# Requirements:
Show every line of the records that contains the word "photo".

# Material provided:
*****

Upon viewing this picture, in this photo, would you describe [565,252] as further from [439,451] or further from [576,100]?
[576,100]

*****

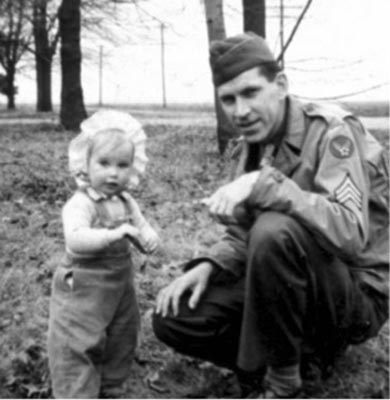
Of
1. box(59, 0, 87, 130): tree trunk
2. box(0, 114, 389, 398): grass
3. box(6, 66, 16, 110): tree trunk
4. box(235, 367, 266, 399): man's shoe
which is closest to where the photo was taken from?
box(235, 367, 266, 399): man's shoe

*****

# Written reply:
Upon viewing this picture, in this photo, would you describe [565,252] as further from [439,451] or further from [576,100]?
which is closest to where the photo was taken from?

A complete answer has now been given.